A slight youth strode up to the throne and prostrated himself.
“Arise,” I said. “What news have you?”
“Majesty, the ships have been sighted,” he told me. “The fleet has traversed the canal and sails upon the river!”
“By the breath of Horus, that is wonderful news!” I exclaimed. “Our ships have returned from Punt,” I informed the assembled men. A murmur of amazement and admiration from the swarthy Canaanites greeted this announcement. “But tell me – are they all there? All safe? We did not lose any ships?”
“Not a single one, Majesty,” he assured me. “All five are there. Low in the water, as if they bring much cargo. And the people who have seen them pass tell of many monkeys that scamper about and clamber on the rigging.”
“We must arrange a suitable welcome,” I said. “You will be rewarded for your pains.”
His tired face broke into a smile and he kissed the ground again.

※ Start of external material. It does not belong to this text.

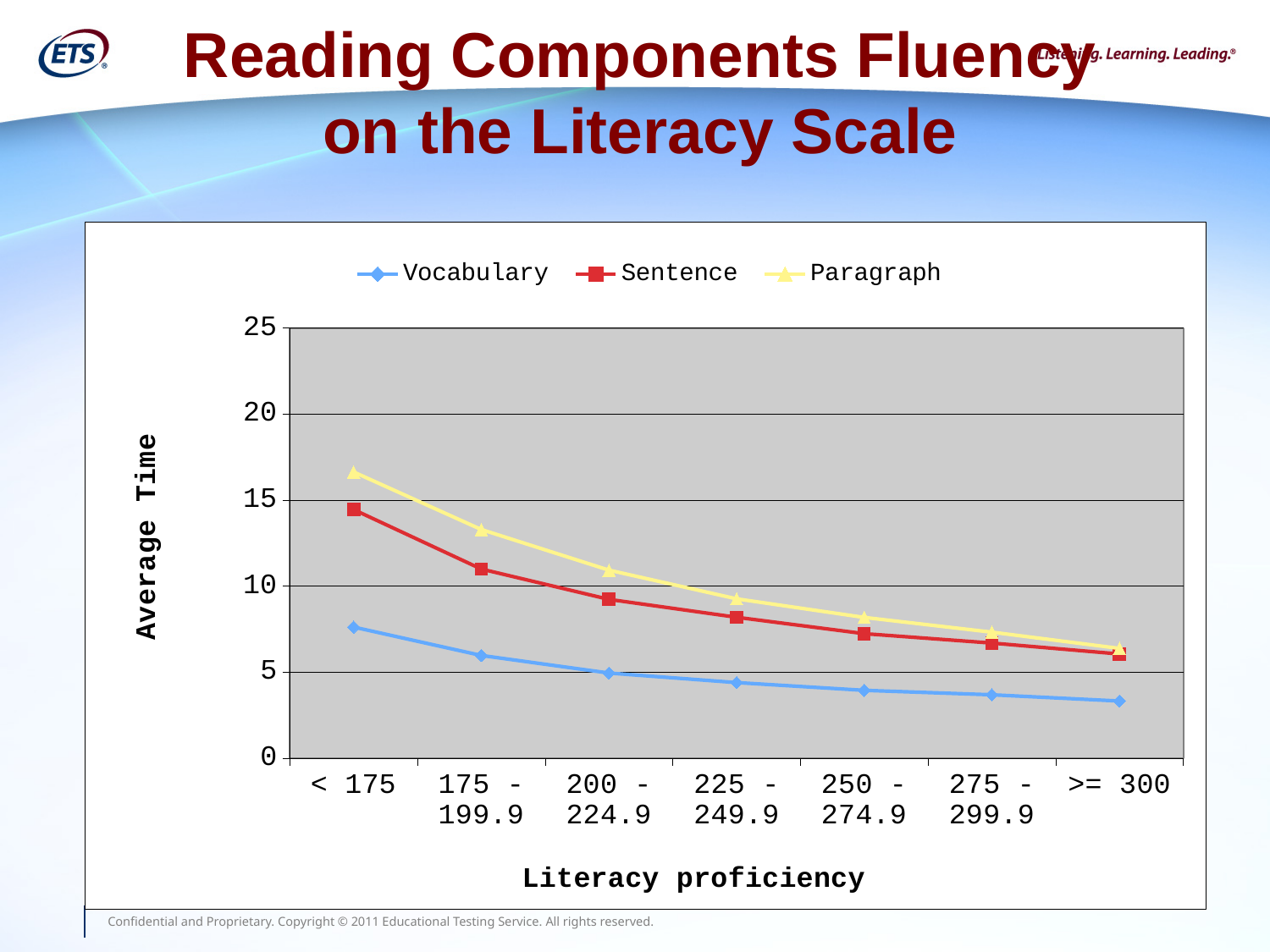
How many series does the legend list? 3 Is the Paragraph value for the < 175 category greater or less than 15? greater Is the Vocabulary value for the < 175 category greater or less than 5? greater Do the Vocabulary values rise or fall as literacy proficiency increases along the x axis? fall What kind of chart is shown on the slide? line chart Is the Sentence value for the 175 - 199.9 category greater or less than 10? greater For the < 175 category, which is larger: the Paragraph value or the Vocabulary value? Paragraph Which literacy proficiency category has the lowest Sentence value? >= 300 How many literacy proficiency categories are shown on the x axis? 7 What is the title of the vertical axis? Average Time Which literacy proficiency category has the highest Paragraph value? < 175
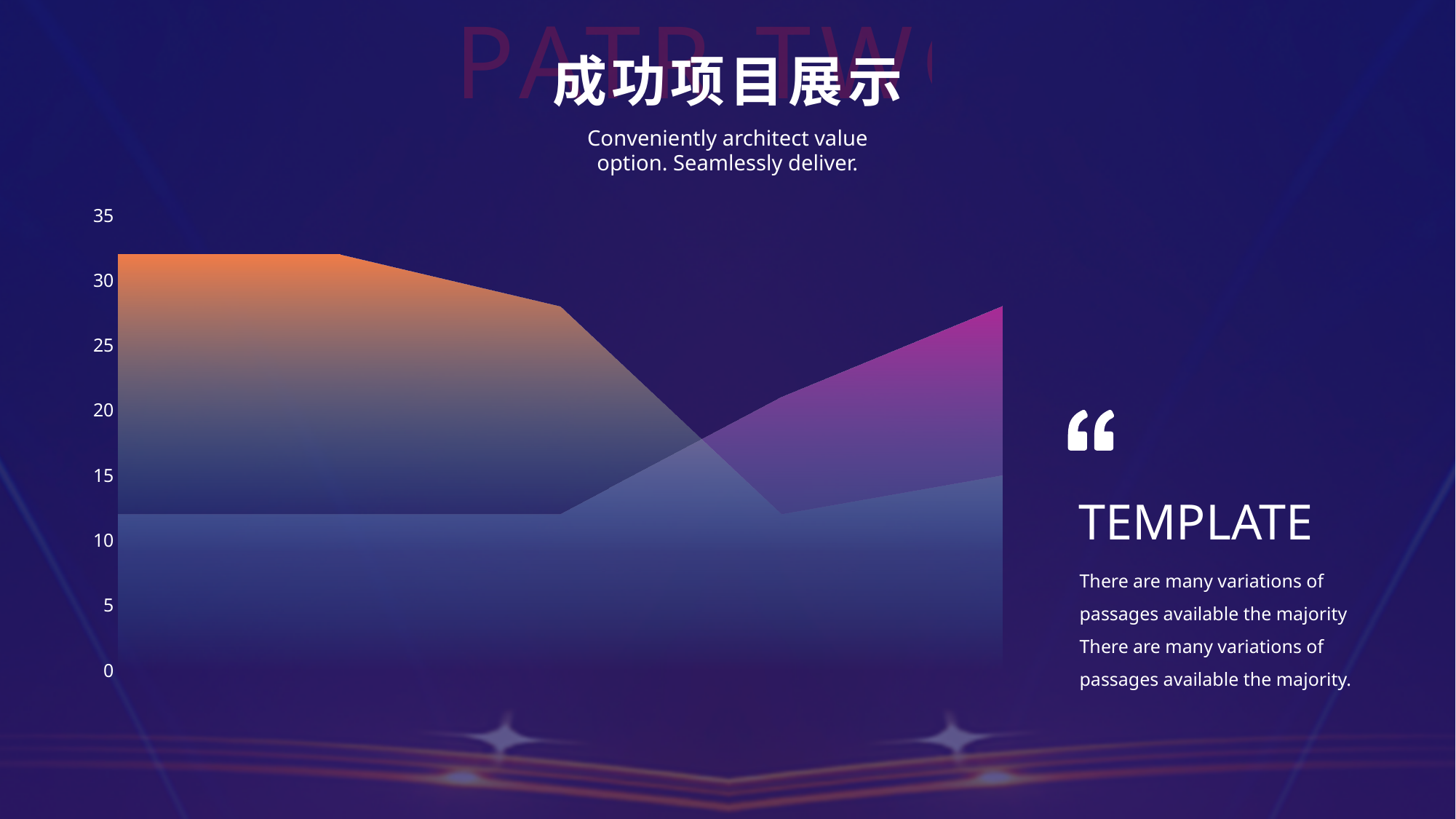
What kind of chart is shown on the slide? area chart What is the title shown above the chart on the slide? 成功项目展示 Is the value of the lower (blue) series at the last point greater or less than 10? greater What is the highest tick value shown on the vertical axis of the chart? 35 How many series are plotted in the area chart? 2 Is the value of the upper (orange) series at the fourth point greater or less than 15? less Does the lower (blue) series rise or fall from the fourth point to the last point? rises How many data points does each series in the area chart have? 5 Is the value of the lower (blue) series at the first point greater or less than 15? less At the first point, which series has the larger value, the upper (orange) series or the lower (blue) series? the upper (orange) series Does the upper (orange) series rise or fall from the first point to the fourth point? falls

Of course they did not arrive that very day, as I would have wished; it still took several weeks for them to ride the rising flood towards Thebes. There was time enough for Senenmut to arrange a welcoming party of appropriate size and grandeur. As the days wore on I became ever more impatient and awaited the progress reports from the cities lining the river with great anticipation. At last the morning came when they would sail into harbour.
I had decreed a public holiday and the crowds were out in full force, eating, drinking and making merry. Bands played on the quay. Brightly coloured flags flew in the brisk breeze and looped chains of flowers swayed along the way that the procession would take to the palace. I had a special throne erected for myself upon a platform on the wharf, so that I might see over the crowds. I was dressed as if for a festival, in a gilded kilt and a pleated robe with a gold sash, with jewels at my throat and on my wrists, and the double crown of Egypt proudly on my head. A temporary awning protected me from the brilliant sun, and I was flanked by my guards, a pair of tall Nubians.

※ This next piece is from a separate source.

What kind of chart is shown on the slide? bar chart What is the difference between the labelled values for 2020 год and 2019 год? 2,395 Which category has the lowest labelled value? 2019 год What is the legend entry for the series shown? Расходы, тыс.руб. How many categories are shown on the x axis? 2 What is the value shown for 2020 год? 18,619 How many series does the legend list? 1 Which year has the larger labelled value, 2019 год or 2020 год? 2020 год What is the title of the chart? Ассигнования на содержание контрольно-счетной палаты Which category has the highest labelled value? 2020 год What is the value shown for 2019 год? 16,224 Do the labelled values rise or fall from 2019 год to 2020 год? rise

The water was running fast and green, but the wind blew from the north, and when the first ship rounded the bend in the river it was making good time with a full-bellied sail and the aid of the rowers. A ringing cheer went up and trumpets sounded a clarion
call of welcome. The beat of the rowers’ gong echoed the thump of my excited heart.
The plan was that I would wait until all five ships had been safely moored and then I would welcome a deputation of the five captains and their first mates, led by General Nehsi. Thereafter we would proceed to the palace for a banquet while the unloading went on and the cargo was brought ashore and transported to the palace.
When Nehsi strode onto the quay I almost did not recognise him. He had grown lean and his hair and beard were bushy. But I knew him by his brilliant smile. Directly behind him walked a person who had to be from Punt: a sinewy fellow who had a magnificent beast on a leash and a whip in his other hand. Behind them came the captains and their mates with the rolling gait so typical of sailors. Then followed some soldiers, each bearing a gift: items made of gold, silver, lapis lazuli and malachite, amphorae containing incense and myrrh, ebony, a vast pair of ivory tusks, a small chattering monkey on a chain and two trees planted in baskets slung from a rod. They all knelt and presented the gifts. The beast snarled. His handler dragged him back onto his haunches.
“Majesty,” said Nehsi, “I have the honour to present the fruits of our expedition to the Land of Punt. These are, of course, but samples. We have brought a rich cargo, and many strange animals.”
“Welcome home, Nehsi,” I said. “You have done well. Pharaoh is pleased – nay, Pharaoh is delighted. The god Amen will be delighted also.”